Had the process been followed, we would see this history graph:
* G
|\
| * F
|/
* E' Merge branch 'feature-three'
|\
| * D
|/
* C'
|\
| * B
|/
* A
|\
| * ...
|/
* ...
...
(I am changing commits E
and C
to '
prime as they would have different hashes)
We need to programmatically get a list of such broken merge commits, like E
.
git rev-list --merges --format='%h %p' A..G | grep -v '^commit'
produces the following output:
G E F
E C D
C A B
Where the first column represents the merge commits, the second one is the first parent (also a merge commit) and the third one is the second parent - a commit from the topic branch. However, the parent relation of the broken merge seems to be OK - the command gives the same output when ran on the fixed Git history (second diagram), so we cannot recognize it.
There must be another way to detect the broken merge commits in a project. Please note that a solution which requires git
to be executed on every commit in the history is not preferred as some projects have 50k+ commits, and a single git
execution there takes more than 2 seconds.
Your problem reduces to a simple graph rule:
Every first-parent in master
should be a merge commit. (This is true even for the "bad" graph, but it may be worth checking—if you allow hotfixes to go into master without a merge bubble, any such commits should be identified, and then not subject to the other rule. Note that the root commit presumably won't follow this rule, and there may be some cut-off point where earlier commits don't follow any rules and you should stop looking.)
Every such commit will then have a second-parent. That commit and all of its parents should be simple (single-parent) commits up until they're also reachable from the first parent of the merge that led to this second-parent commit—this traces through the merge bubble itself—and (this is the crucial test) the commit that rejoins with master
should be the other parent of the merge that brought you down this side of the merge bubble.

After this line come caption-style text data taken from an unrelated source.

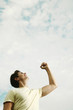 Young man smiling while raising his hand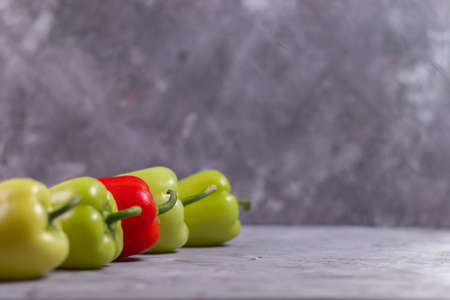 Green and red peppers perspective view on gray concrete background copyspaceの写真素材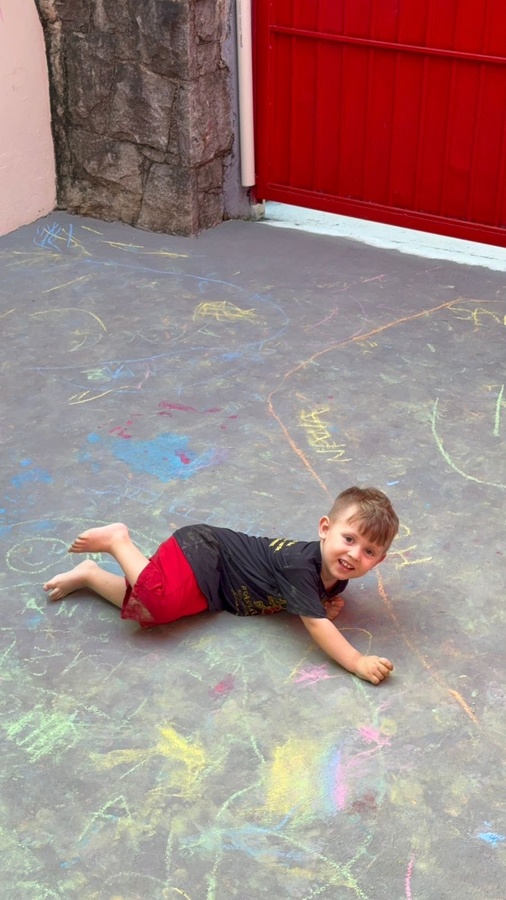 Menino sorridente de bruços em chão com desenhos coloridos de giz.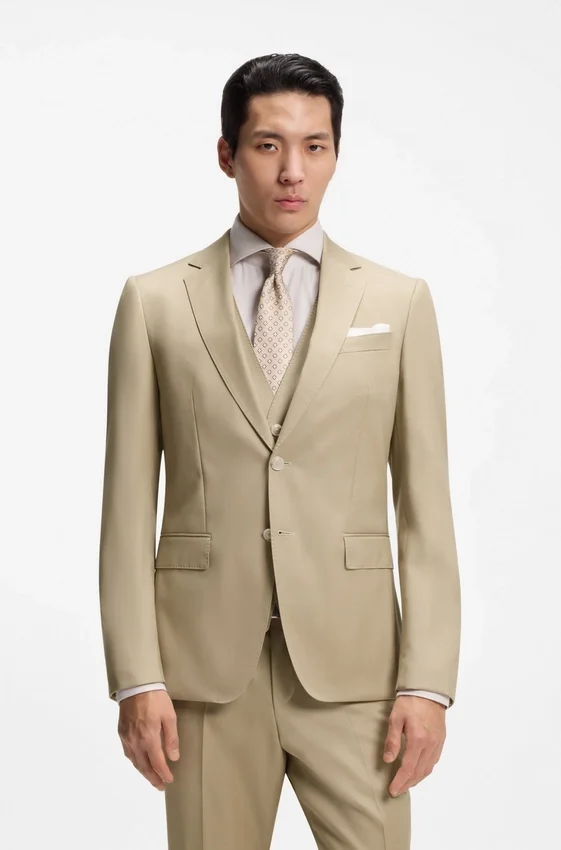 Three-piece slim-fit suit in virgin-wool serge Three-piece slim-fit suit in virgin-wool serge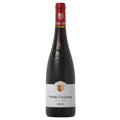 A bottle of Pierre Chainier Chinon red wine. There is a wihite label, with a re foil capsule and is set on a white background.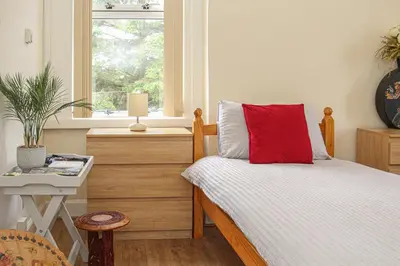 a bedroom with a bed with a red pillow on it at Lotus Studio near Lanark in Carstairs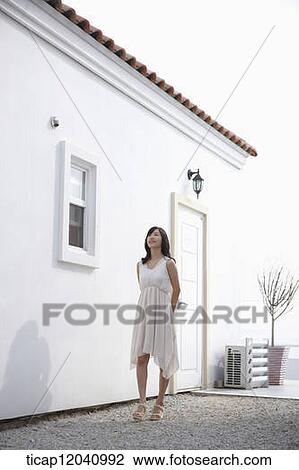 woman wearing white dress and walking by the house View Large Photo Image Stock Image - woman wearing white dress and walking by the house. Fotosearch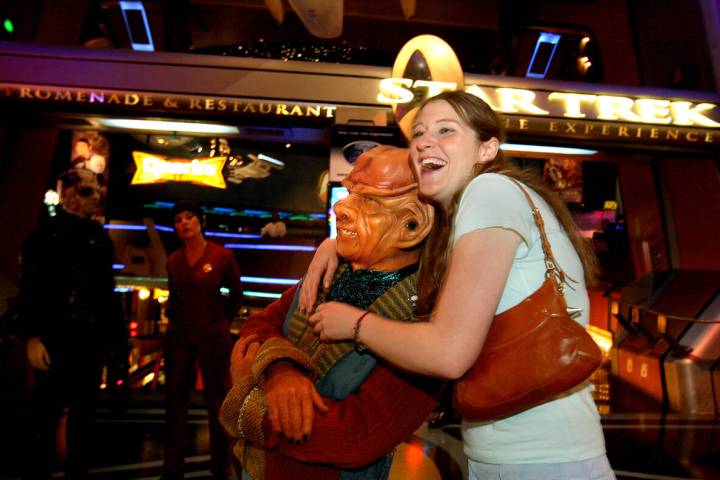 Tracy Jackson of Los Angeles hugs an actor dresses as a Ferengi inside "Star Trek The Experienc ...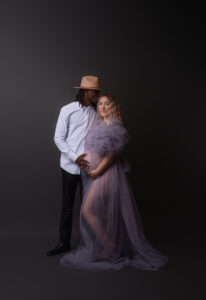 Expectant couple in elegant outfits posing for a maternity photoshoot in Calgary photography studio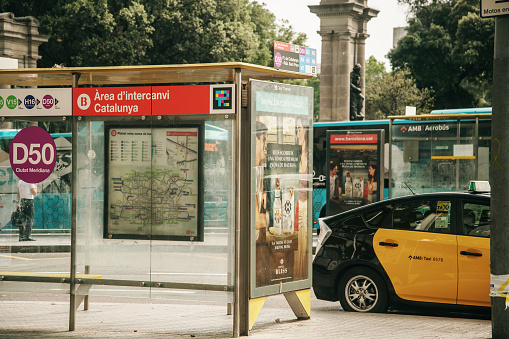 Barcelona, Spain. 20 June 2022: A bus stop and a taxi in Barcelona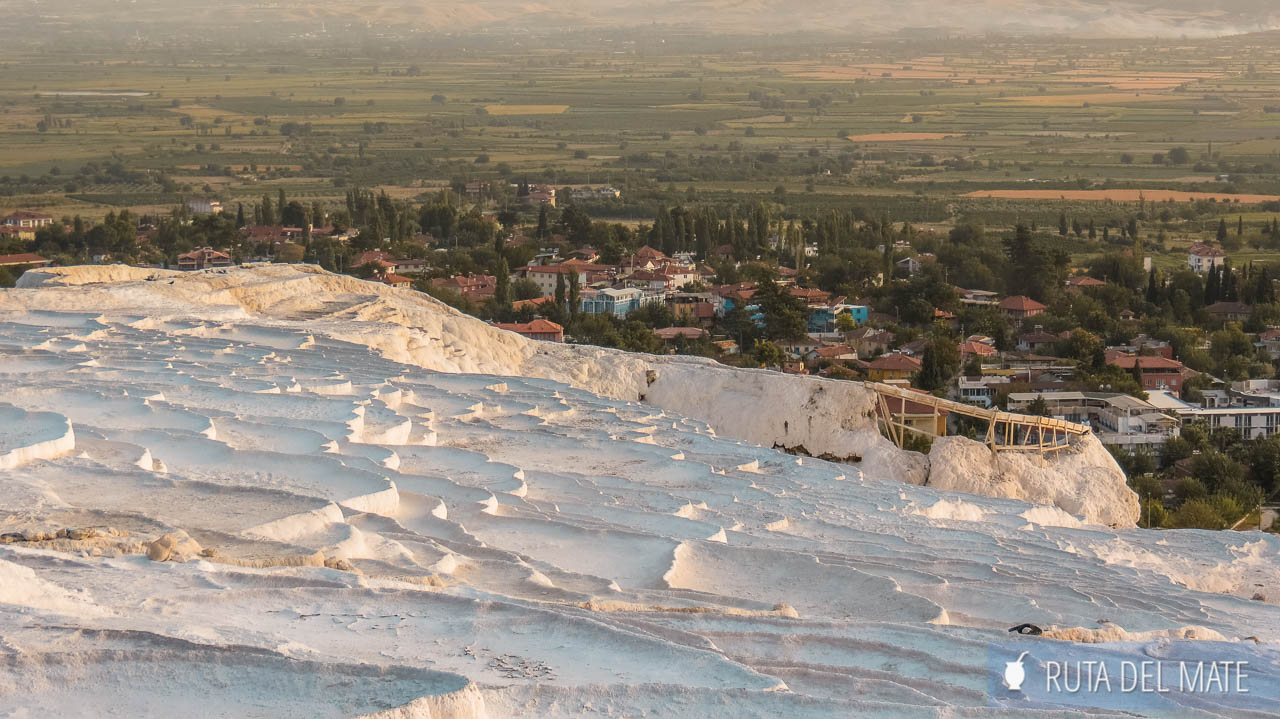 Travertines in Cappadocia in a 7 to 15 in Turkey Itinerary. The photo is taken from the top of Pamukkale and down. From the middle of the photo down, you can see the white pools, without water, of the travertines. From the middle to the top, you can see the city of Pamukkale.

This second rule identifies commit D
for you: D
's first and only parent is A
, when its parent should have been C
.
So, just read the graph. You can do this directly (e.g., in GitPython or something), or use git rev-list --topo-order --parents master
to read the graph into text and then read that with a program.
As Nitsan Avni suggested in a comment, if you can prevent the accidental merges in the first place, that's the best way to go, because fixing these after the fact is a form of history rewriting, which requires all users to adapt to the rewritten history.